### ФРАГМЕНТ ТЕКСТА
В пределах системной методологии особого внимания заслуживает концепт центрогенеза как выражения процесса и результата разделения и кооперации деятельности в пределах целого, который превосходит простую сумму своих составных частей. Эффективность такой синергии подчеркивал Гете, цитируя своего современника и друга Гамана: «Что бы человек ни задумал совершить…, должно проистекать из объединения всех сил; разрозненное – порочно». Великолепная максима, но руководствоваться ею нелегко» [Т. 3, с. 433]. Такие затруднения нередко приводят не к реконструкции, а к постмодернистской деструкции, и тогда – «как друзья вы ни садитесь, в музыканты не годитесь».

Главное – такая взаимообусловленность компонентов связи, которая ведет к оптимизации их потенциала, т. е. все более полному соответствию между функциями компонентов и целями (а в социокультурном мире – ценностями и смыслами) их реализации. Такая взаимосвязь, по мере развития потребностей системы, способна не только преобразовать ее компоненты, но и творить новые, необходимые для ее дальнейшего развития как системы. «Органическая система, – писал Маркс, – как совокупное целое имеет свои предпосылки, и ее развитие в направлении целостности состоит именно в том, чтобы подчинить себе все элементы общества и создать из него еще недостающие ей органы» [Т. 46, ч. 1, с. 229].

Несомненно, системная логика во многом позволяет минимизировать необъятные фрагменты очевидного глобального хаоса, приблизиться к постижению космоса структурно-эволюционных взаимосвязей между ними, формировать определенные гипотезы целостности процесса.

Системный подход, примененный к анализу сложных и противоречивых процессов развития, привел к их интерпретации как тенденций, которые не действуют в «чистом виде» и пробивают себе путь сквозь внешний хаос вероятностей. Эта нелинейная логика нашла свое выражение в синергетической методологии (от греч. synergeia – сотрудничество, содружество, или взаимодействие различных потенций и видов энергий в целостном действии). Термин «синергетика» в 1973 г. ввел профессор Штудгартского университета Г. Хаген. С точки зрения фундаторов синергетики (г. Хаген,

И. Пригожин, И. Стенгерс), «любая попытка «привести вещи в порядок» сводится к оперированию вероятностями тех или иных событий… Постижение вероятностей и тем самым волшебное превращение хаоса в порядок есть чудо, которое повседневно вершится культурой» [Бауман, 2002, с. 40]. Мир человека не является ни абсолютным Космосом, ни абсолютным Хаосом.

Линейный редукционизм противопоказан пониманию этих процессов. Уже античная мысль дополняла фатализм рока (судьбы) фортуной, а Н. Макиавелли возвел их взаимосвязь в генерализующий принцип. Гете писал, что «в ряде случаев законы безмолвствуют и не приходят на помощь отдельному человеку, предоставляя ему на свой страх и риск выпутываться из беды» [Т. 3, с. 122]. Постепенно то, что было интуицией, обретало форму аналитической логики. Сразу после открытия внутриатомного мира и вероятностного «поведения» элементарных частиц известный представитель польской логико-философской мысли XX в. Ян Лукасевич в 1918 г. заявил в Варшавском университете, что ему удалось построить и обосновать систему трехзначной логики, в которой вводится промежуточное значение между «истиной» и «ложью», интерпретируемое как «возможно». Вскоре Лукашевич расширил идею трехзначной логики до n-значной логики, где «0 интерпретируется как ложь, 1 – как истина, а другие числа в интервале между 0 и 1 – как степени вероятности, соответствующие различным возможностям» [Lukasiewicz, 1970, с. 130].

### БЛОК ДАННЫХ
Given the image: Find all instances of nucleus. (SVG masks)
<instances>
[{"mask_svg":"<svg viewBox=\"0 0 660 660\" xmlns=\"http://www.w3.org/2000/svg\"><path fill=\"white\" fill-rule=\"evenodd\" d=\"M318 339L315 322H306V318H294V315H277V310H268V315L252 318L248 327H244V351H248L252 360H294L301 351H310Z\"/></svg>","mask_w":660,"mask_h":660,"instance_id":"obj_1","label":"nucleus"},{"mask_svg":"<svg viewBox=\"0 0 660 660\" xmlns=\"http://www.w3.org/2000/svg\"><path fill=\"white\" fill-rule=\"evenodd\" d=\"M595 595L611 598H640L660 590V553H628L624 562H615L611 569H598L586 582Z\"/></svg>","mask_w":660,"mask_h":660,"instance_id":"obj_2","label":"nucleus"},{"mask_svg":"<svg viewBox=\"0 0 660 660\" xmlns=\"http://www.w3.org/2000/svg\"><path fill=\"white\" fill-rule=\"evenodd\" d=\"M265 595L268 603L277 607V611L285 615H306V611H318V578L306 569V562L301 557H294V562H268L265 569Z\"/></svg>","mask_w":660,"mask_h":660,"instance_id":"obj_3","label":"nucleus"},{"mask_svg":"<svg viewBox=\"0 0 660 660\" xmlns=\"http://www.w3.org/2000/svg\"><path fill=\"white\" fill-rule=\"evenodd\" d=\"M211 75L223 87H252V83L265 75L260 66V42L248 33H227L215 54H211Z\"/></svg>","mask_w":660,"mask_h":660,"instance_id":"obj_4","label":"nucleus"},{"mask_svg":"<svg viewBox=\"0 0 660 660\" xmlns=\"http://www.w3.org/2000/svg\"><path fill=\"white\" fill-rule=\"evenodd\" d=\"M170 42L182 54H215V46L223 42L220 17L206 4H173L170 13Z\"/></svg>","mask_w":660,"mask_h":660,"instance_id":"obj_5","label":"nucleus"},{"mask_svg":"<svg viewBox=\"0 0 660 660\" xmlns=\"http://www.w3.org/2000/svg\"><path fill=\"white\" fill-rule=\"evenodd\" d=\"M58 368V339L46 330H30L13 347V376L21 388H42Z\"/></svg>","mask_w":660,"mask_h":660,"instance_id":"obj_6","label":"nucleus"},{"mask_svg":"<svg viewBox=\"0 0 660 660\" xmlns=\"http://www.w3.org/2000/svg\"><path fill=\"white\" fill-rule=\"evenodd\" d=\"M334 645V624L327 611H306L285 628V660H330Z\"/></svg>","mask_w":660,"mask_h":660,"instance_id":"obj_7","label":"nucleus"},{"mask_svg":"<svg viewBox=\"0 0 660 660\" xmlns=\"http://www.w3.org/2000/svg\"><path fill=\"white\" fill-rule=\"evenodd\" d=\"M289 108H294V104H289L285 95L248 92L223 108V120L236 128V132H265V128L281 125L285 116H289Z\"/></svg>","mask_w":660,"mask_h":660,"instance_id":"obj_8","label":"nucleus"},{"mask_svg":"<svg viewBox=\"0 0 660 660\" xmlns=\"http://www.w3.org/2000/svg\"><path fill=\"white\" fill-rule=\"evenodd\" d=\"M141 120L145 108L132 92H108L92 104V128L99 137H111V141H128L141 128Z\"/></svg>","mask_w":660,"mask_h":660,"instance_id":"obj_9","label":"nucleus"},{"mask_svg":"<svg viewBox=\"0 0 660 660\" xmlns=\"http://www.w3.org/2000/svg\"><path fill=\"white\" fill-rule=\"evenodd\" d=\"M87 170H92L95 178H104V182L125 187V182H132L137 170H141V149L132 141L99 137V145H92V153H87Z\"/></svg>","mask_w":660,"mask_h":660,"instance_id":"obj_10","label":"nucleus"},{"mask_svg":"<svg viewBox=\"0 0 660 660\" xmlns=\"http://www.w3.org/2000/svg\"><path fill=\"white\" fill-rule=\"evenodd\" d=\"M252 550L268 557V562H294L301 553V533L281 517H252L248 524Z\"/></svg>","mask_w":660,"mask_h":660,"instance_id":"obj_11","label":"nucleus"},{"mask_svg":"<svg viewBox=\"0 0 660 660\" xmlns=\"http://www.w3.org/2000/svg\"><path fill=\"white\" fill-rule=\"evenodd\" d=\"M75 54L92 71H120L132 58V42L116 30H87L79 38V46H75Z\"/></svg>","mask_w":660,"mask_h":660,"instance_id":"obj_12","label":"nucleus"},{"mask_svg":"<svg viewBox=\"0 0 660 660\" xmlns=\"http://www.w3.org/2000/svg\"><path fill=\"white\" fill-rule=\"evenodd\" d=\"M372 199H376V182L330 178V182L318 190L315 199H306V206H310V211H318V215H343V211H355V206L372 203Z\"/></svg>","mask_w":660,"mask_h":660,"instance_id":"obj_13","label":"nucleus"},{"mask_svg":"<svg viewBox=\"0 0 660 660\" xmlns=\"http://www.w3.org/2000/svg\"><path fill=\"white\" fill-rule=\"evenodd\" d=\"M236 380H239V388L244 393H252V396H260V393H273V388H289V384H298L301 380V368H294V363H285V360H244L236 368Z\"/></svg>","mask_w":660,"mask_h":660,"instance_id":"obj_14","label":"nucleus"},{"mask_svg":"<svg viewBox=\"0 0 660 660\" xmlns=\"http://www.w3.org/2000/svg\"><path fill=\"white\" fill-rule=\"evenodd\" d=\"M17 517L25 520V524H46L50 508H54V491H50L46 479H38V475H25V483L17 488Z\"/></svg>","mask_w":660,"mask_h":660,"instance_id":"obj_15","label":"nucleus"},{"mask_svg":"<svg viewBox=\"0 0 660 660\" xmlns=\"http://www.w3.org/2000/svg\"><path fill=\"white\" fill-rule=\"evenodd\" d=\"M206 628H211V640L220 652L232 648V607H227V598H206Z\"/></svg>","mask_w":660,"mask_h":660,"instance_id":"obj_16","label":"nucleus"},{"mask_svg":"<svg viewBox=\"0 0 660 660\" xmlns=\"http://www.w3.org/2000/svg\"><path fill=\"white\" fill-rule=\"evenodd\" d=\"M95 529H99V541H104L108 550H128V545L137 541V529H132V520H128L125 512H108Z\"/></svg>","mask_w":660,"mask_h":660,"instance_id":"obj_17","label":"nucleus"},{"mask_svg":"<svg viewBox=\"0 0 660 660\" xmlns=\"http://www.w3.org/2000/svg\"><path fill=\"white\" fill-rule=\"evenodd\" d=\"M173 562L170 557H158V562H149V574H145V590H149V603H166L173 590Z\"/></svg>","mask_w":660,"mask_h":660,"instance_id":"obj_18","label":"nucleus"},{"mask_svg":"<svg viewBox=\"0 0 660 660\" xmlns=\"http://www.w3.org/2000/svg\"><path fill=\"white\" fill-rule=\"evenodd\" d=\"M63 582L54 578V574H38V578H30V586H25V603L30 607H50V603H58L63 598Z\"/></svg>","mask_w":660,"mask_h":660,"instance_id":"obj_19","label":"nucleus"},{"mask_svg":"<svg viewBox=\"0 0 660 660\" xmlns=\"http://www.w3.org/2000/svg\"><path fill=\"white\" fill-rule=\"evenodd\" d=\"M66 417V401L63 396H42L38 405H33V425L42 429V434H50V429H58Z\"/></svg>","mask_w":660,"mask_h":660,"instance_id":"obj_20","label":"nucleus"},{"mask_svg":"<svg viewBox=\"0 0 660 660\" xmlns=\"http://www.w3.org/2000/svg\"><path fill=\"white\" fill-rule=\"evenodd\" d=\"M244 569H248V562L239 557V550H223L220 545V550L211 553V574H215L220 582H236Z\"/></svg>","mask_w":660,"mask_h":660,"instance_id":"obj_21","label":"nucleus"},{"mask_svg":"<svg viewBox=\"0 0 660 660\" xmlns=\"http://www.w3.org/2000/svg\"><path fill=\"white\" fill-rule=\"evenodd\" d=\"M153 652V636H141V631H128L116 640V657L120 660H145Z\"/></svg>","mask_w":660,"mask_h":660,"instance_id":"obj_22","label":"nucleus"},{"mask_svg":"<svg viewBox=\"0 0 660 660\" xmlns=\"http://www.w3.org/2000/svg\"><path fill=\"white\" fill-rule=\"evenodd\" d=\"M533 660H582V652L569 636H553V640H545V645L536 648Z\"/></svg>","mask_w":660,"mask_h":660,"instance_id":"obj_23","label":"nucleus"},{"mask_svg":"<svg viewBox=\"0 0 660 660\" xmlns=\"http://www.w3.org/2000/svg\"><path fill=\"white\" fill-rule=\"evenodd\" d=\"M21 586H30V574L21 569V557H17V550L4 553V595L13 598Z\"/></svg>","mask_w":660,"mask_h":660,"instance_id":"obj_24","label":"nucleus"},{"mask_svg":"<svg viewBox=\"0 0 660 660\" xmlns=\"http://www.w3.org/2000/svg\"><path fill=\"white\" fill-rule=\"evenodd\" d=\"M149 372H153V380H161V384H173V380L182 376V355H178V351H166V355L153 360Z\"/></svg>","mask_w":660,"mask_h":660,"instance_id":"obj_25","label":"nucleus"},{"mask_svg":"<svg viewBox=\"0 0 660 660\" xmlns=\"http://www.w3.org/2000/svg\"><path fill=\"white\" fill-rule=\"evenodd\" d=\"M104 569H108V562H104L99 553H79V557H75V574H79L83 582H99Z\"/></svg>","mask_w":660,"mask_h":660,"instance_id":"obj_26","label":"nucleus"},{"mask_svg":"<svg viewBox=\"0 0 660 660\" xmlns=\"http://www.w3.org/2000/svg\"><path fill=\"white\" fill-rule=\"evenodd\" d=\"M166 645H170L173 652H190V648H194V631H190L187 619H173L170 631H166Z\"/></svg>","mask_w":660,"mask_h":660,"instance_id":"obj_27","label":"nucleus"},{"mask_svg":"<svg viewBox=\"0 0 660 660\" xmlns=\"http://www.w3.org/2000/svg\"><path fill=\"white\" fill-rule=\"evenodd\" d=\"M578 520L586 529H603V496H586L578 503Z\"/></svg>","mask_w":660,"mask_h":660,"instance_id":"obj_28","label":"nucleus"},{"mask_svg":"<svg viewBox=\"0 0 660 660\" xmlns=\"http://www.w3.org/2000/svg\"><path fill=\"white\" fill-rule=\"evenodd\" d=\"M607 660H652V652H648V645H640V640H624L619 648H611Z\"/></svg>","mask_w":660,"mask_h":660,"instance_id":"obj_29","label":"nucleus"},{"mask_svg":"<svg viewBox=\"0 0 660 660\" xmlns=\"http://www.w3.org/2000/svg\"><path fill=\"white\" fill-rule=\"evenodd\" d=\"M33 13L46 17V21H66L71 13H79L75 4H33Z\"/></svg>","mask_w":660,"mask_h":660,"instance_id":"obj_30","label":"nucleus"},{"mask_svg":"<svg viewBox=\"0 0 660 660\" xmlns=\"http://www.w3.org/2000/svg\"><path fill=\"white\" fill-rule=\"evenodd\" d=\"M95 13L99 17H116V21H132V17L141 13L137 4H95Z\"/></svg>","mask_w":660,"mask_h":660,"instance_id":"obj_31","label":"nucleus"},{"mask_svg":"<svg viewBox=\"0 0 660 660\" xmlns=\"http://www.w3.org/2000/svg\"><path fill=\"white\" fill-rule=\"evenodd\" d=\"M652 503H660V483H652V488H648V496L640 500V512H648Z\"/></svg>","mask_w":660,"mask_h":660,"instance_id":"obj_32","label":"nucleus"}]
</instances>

### ЧТО НУЖНО СДЕЛАТЬ
A) В каком году, согласно фрагменту текста, был введен термин «синергетика»?
B) Согласуются ли с фрагментом текста следующие утверждения? Для каждого ответьте «да» или «нет» и приведите решающие слова текста дословно.
(i) Мир человека представляет собой абсолютный Хаос.
(ii) Ян Лукасевич заявил в 1918 г. в Варшавском университете о построении системы трехзначной логики.
(iii) Античная мысль дополняла фатализм рока фортуной.
C) Выведите из фрагмента текста отрывок, который начинается со слов «Системный подход, примененный» и продолжается до слов «ни абсолютным Хаосом.» включительно.

### ОТВЕТЫ К ЗАДАНИЯМ
A) В 1973 году.

B)
(i) Нет: «Мир человека не является ни абсолютным Космосом, ни абсолютным Хаосом».
(ii) Да: «Ян Лукасевич в 1918 г. заявил в Варшавском университете, что ему удалось построить и обосновать систему трехзначной логики».
(iii) Да: «Уже античная мысль дополняла фатализм рока (судьбы) фортуной».

C)
Системный подход, примененный к анализу сложных и противоречивых процессов развития, привел к их интерпретации как тенденций, которые не действуют в «чистом виде» и пробивают себе путь сквозь внешний хаос вероятностей. Эта нелинейная логика нашла свое выражение в синергетической методологии (от греч. synergeia – сотрудничество, содружество, или взаимодействие различных потенций и видов энергий в целостном действии). Термин «синергетика» в 1973 г. ввел профессор Штудгартского университета Г. Хаген. С точки зрения фундаторов синергетики (г. Хаген,

И. Пригожин, И. Стенгерс), «любая попытка «привести вещи в порядок» сводится к оперированию вероятностями тех или иных событий… Постижение вероятностей и тем самым волшебное превращение хаоса в порядок есть чудо, которое повседневно вершится культурой» [Бауман, 2002, с. 40]. Мир человека не является ни абсолютным Космосом, ни абсолютным Хаосом.